Пока я орал, Зиновий Ефимович стоял за кулисами и тоже занервничал. У нас на «Гавани» всё было отлажено и всё всегда исполнялось четко и железно. Гердт успел к этому привыкнуть. Но здесь была чужая съемочная группа, чужие звуковики и абсолютно несогласованная работа. Гердт, видя, как измучили Киру, уже представлял, что ему с его ногой сейчас предстоит то же самое… И вот пока я там матерился, Гердт, наблюдая за всем этим из-за кулис, шепотом говорил моему партнеру и помощнику Элеоноре: «Молодец Эдик!

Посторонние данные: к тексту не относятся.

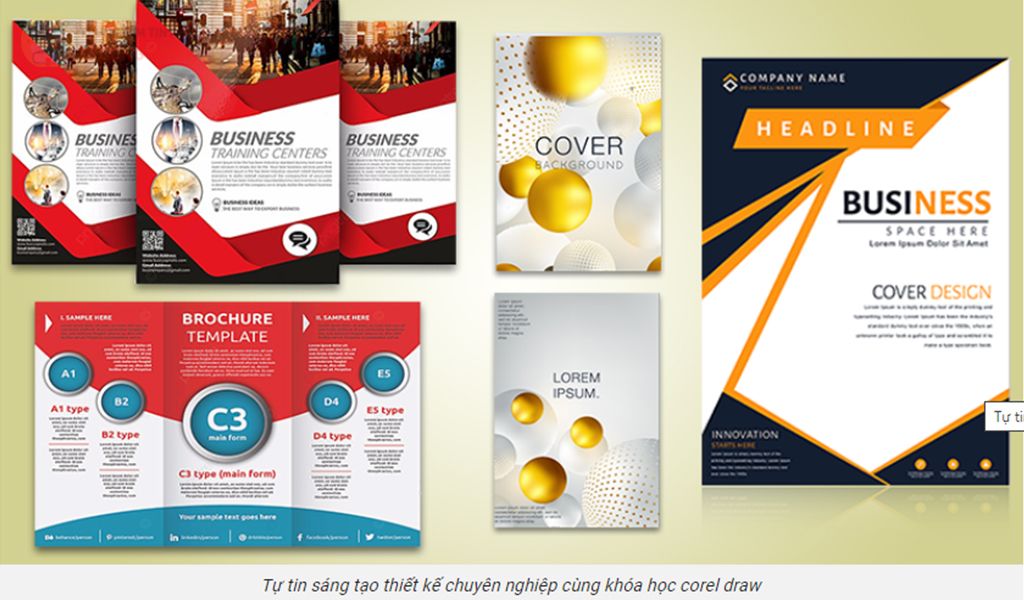 Tự tin sáng tạo thiết kế chuyên nghiệp với corel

Молодчина!..»
Как-то раз он меня определил так: «Эдик, вас планировали на 127 вольт, а включили на 220… И вообще, Эдик, вы удивительно смелый человек — вести передачу про песни при по-о-о-олном отсутствии слуха!..»
Мы не дружили домами с Гердтом, мы просто по-приятельски очень хорошо относились друг к другу.
О Валерии Фокине
Самое главное в Валерии Владимировиче Фокине, для меня, конечно, — он умный. А кроме того, удивительно, не банально талантливый. То есть не просто яркий режиссер со своей стилистикой и, как говорится, видением, а личность, знающая свое предназначение и непрерывно, даже вне работы над конкретным спектаклем, служащая ему.